Publié le 8 novembre 2023 à 11:27

Dans son rapport intitulé The future of remote work ("L'avenir du travail à distance"), l’Institut syndical européen ETUI décrit le travail hybride comme la “nouvelle normalité”. Le nombre d’employés faisant ce choix augmente en effet depuis dix ans : en moyenne, 24 % des travailleurs de l'Union européenne déclarent avoir régulièrement ou occasionnellement travaillé à domicile en 2021, contre 12 % en 2012. Ce chiffre varie d’un pays à l’autre, atteignant 54 % aux Pays-Bas contre 22 % en France

Le télétravail représente pour certains une nouvelle façon d’éviter ou de limiter les trajets, et de gagner en autonomie et en concentration. Autre évolution notable, l’encouragement du télétravail par les entreprises elles-mêmes. Avant la pandémie, seuls 27 % des dirigeants de TPE et PME de l’Hexagone autorisaient leurs salariés à travailler de chez eux ; ils étaient 46 % fin 2021, selon une enquête Bpifrance Le Lab réalisée auprès de 3 000 dirigeants d’entreprise.

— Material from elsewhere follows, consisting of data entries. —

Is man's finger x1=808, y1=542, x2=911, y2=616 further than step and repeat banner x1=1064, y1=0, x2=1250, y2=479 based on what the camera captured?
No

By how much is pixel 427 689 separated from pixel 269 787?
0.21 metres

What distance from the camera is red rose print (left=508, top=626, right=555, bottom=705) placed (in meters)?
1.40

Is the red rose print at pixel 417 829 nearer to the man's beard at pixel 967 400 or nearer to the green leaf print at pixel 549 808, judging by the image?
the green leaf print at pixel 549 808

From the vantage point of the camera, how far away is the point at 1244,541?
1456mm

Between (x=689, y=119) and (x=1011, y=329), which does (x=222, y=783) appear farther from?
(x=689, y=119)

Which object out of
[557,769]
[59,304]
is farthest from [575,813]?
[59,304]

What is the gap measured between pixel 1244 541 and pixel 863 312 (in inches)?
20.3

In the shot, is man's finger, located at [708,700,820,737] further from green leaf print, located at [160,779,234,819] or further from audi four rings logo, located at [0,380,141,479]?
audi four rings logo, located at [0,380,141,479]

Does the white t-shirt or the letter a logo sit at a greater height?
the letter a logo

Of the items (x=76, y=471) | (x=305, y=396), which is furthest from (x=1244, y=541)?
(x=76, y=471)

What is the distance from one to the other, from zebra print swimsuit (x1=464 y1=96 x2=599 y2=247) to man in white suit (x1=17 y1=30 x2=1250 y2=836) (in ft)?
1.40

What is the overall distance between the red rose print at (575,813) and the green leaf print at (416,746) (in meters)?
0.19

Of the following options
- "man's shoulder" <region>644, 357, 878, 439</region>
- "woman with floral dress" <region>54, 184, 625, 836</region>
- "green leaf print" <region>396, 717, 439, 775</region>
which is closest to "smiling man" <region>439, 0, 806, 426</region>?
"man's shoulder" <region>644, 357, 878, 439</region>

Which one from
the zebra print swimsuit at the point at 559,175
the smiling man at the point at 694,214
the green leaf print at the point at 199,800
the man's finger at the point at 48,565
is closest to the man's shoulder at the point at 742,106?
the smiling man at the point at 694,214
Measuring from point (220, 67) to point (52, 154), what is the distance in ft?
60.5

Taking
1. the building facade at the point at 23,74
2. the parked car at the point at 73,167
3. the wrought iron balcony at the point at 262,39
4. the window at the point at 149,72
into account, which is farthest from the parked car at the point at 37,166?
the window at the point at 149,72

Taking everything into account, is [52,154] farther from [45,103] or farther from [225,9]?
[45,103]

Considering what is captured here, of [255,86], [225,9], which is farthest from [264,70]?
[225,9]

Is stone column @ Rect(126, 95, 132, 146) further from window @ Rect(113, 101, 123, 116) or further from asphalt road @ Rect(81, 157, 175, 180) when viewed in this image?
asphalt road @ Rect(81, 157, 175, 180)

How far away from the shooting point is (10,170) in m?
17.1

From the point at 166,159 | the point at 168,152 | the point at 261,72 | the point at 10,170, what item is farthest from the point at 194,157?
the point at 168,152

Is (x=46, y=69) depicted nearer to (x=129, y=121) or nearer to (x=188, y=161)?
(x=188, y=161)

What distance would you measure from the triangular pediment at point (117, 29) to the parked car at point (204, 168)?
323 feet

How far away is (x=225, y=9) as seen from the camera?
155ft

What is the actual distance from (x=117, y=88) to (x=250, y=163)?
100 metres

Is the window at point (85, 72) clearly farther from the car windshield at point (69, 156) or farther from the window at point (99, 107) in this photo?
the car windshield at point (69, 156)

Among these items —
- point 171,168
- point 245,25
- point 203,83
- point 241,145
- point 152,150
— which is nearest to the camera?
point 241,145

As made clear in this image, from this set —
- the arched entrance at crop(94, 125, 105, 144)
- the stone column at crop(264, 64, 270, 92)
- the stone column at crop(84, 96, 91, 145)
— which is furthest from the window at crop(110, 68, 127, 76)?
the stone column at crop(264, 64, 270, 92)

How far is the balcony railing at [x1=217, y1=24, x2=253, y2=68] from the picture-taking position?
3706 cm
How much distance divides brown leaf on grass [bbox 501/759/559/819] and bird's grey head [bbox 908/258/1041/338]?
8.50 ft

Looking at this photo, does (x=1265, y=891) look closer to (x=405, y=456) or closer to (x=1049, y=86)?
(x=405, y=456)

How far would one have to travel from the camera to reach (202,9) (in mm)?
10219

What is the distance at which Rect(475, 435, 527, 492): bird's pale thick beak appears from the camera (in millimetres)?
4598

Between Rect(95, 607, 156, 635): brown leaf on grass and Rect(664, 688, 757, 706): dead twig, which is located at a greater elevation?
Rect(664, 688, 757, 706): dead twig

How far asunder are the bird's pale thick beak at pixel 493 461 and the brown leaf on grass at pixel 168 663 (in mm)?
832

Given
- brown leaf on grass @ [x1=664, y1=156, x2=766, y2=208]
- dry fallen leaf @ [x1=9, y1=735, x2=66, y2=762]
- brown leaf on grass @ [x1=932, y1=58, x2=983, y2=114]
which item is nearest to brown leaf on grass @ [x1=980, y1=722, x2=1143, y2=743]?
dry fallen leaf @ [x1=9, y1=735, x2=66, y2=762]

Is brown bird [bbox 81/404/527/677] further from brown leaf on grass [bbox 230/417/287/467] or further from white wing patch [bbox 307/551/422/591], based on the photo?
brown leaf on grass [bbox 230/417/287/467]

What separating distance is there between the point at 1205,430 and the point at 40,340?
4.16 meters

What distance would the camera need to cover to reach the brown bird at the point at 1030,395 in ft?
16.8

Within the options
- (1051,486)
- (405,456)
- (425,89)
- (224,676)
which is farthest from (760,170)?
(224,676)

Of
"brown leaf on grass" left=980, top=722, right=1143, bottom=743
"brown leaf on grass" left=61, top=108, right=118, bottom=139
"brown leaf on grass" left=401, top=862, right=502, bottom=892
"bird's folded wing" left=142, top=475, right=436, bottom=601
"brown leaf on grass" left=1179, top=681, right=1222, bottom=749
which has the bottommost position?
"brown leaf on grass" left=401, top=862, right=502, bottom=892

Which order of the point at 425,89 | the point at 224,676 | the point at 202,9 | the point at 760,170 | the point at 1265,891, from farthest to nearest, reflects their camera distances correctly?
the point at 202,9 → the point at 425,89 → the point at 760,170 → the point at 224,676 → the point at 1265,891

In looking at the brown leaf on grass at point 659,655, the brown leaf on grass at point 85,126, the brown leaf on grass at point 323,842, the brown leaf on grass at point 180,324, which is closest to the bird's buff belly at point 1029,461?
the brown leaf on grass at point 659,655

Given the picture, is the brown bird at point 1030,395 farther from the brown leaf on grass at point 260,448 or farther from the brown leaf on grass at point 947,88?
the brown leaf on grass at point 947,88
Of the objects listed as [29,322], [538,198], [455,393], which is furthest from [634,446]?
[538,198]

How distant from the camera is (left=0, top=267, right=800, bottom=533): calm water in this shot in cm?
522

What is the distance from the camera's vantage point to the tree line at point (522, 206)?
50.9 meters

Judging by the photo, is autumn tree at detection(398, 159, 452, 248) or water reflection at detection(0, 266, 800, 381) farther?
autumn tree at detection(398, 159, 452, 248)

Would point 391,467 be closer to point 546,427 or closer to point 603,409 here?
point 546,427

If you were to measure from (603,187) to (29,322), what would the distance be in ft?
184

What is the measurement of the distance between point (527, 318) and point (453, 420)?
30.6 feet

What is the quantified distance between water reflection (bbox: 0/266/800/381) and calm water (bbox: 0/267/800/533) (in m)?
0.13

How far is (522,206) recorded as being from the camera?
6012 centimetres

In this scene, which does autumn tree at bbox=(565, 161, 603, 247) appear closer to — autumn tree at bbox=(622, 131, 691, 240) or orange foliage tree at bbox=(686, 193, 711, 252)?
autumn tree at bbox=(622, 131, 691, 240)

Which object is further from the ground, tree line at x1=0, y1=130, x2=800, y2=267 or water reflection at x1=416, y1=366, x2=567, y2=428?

D’une certaine manière, cela a remis en question la centralité du travail dans notre vie quotidienne et nous a amenés à réévaluer d’autres domaines de notre vie”, analyse Agnieszka Piasna, sociologue du travail à Bruxelles et co-autrice du rapport ETUI.

Inégalités sociales et de genre 

Pour autant, le départ d’un lieu de travail partagé et standardisé vers des lieux hautement individualisés peut aggraver les inégalités existantes et en générer de nouvelles. C’est l’analyse que fait la sociologue française Danièle Linhart, spécialiste de l’évolution du monde du travail :“ Tout le monde n'a pas accès à la même qualité d'espace. On ne travaille pas dans les mêmes conditions dans un petit appartement bruyant que dans une maison avec jardin”, note la chercheuse.

Autre inégalité : la possibilité même de recourir au travail à distance. Dans l’Union européenne, de nombreux métiers restent rattachés à un lieu physique. “Tout ce qui est manuel, ou bien les métiers du soin et de la santé ; dans ces domaines, les salariés ne peuvent pas bénéficier des avantages du télétravail ”, précise Linhart. 

“Le travail à domicile peut également contribuer aux stéréotypes de genre”, complète Kalina Arabadjieva, co-autrice du rapport, qui rappelle que les télétravailleurs à domicile sont pour la plupart des femmes. “Je parle de ‘brouillage des frontières’ parce que les travailleurs à distance effectuent un travail rémunéré à proximité temporelle et spatiale de leur espace privé. Les femmes peuvent essayer de concilier garde d'enfants et travail domestique avec leur vie professionnelle ou être sujettes à des interruptions.”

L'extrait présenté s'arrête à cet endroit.